* Excerpted passage
————————
# Squats & Deadlifts Same Day?



## pghkid3 (Oct 3, 2003)

Can u do squats and deadlifts together on your leg day?
I read that deadlifts mainly works the lower back, erector spinae muscle.  The rest of the back exercises such as lat pulldowns and bent over rows mainly work the lats so your would not really be working the same muscles twice if you did deadlifts separately from the rest of your back.


----------



## gr81 (Oct 3, 2003)

you CAN do whatever you want, I wouldn't reccommmend it though. Either way you slice it your lower back will be pre exhausted for one of the exercises and you want all the links in yor chain strong, other wise there will be an imbalance in the lift and other muscles will be forced to make up for it. That is assuming that you will be going intense and heavy on each of course. IMO you are best to split them up, hell alot of people don't even do each in teh same week.


----------



## pghkid3 (Oct 3, 2003)

thx for the reply.   What if I do stiff legged deadlifts, then could I do it with squats?


----------



## P-funk (Oct 3, 2003)

I like to do my stiff leg deadlifts on leg day with my squats.  Sometimes I will substitute the stiff leg deads with sumo deadlifts on leg day because I feel they are a bit easier on the lower back and hit the adductors a lite more.

I like to put my deadlifts (aka romanian deadlifts) in on back day.  The main movement of the deadlift is hip extension, knee extension, plantar flexion and some spinal extension, at the top of the movement.  The erectors really come into play though as you are pulling form the bottom of the movment, as well as the traps.

I agree with gr81 that it is hard to do them in the same day because the lower back will be to fatigued.  It is for this very reason that I always leave at least one day inbetween the days I train legs and back.  Just to make sure my lower back, and hamstrings are completely rested.

peace,
patrick


----------



## pghkid3 (Oct 3, 2003)

*Cool*

Ok thanks man


----------



## Stroyer (Oct 7, 2003)

*Squats/Deads*

I must be the oddball then, I always now train quads and lower back together.

Heavy squats bring into play the lower back to a great degree.

When I was doing lower back with upper back and then doing quads / hams on a different day, I found my lower back was just not recovering 100% between workouts.

I had been stuck at a shitty as dead for years, then on the advice of a PL I started training deads with quads, and I am now pulling my lbs than I ever have in my life!!

At first is a pretty demanding workout, but after a few initial sessions it becomes second nature...
————————
* Dataset section
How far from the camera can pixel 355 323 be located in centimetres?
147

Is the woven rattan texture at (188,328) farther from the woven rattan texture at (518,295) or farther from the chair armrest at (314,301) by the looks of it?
————————
* Written task
Carry on the forum thread about doing squats and deadlifts on the same day from the point where it stops. This material comes from a separate source.

* Output for this task
I am not TELLING anyone to try it, BUT if your dead and OR squat has been in a rut, try grouping quads and deads on the same day for a month and see how things go, my bet is both lifts will go up significantly.


----------



## gr81 (Oct 7, 2003)

*Re: Squats/Deads*



> _*Originally posted by Stroyer *_
> I am not TELLING anyone to try it, BUT if your dead and OR squat has been in a rut, try grouping quads and deads on the same day for a month and see how things go, my bet is both lifts will go up significantly.




Too big of an injury risk IMO, not a good idea. You may not realize it but once you prefatigued your lower back doing the dead, other muscles will be forced to deal with more stress during the squat and visa versa, your form will be sacrificed, even a little bit and that can add up over time. You have to play it safe with the lower back, too easy to injure it, and it can be a career ending injury! you say that you plateaued and your lower back wasn't recovering in time and to solve that you just put more stress on your back in a smaller frame of time! sounds pretty stupid to me, how about gicing your back MORE time to recover between lifts, not less?


----------



## Stroyer (Oct 7, 2003)

*Re: Re: Squats/Deads*



> _*Originally posted by gr81 *_
> you just put more stress on your back in a smaller frame of time! sounds pretty stupid to me, how about gicing your back MORE time to recover between lifts, not less?



How am I giving my back LESS time to recover, I am training my lower back both directly(deads) and indirectly(squats) once per rotation vs training lower back directly one day and then squats(indirectly) a seperate day = 2 seperate days per rotation lower back is worked to some degree vs one day per rotation doing squats/deads same session.

Sure I am doing more in a workout basis, but over all the days between ANY lower back (direct or indirect) work are more, so more recovery days.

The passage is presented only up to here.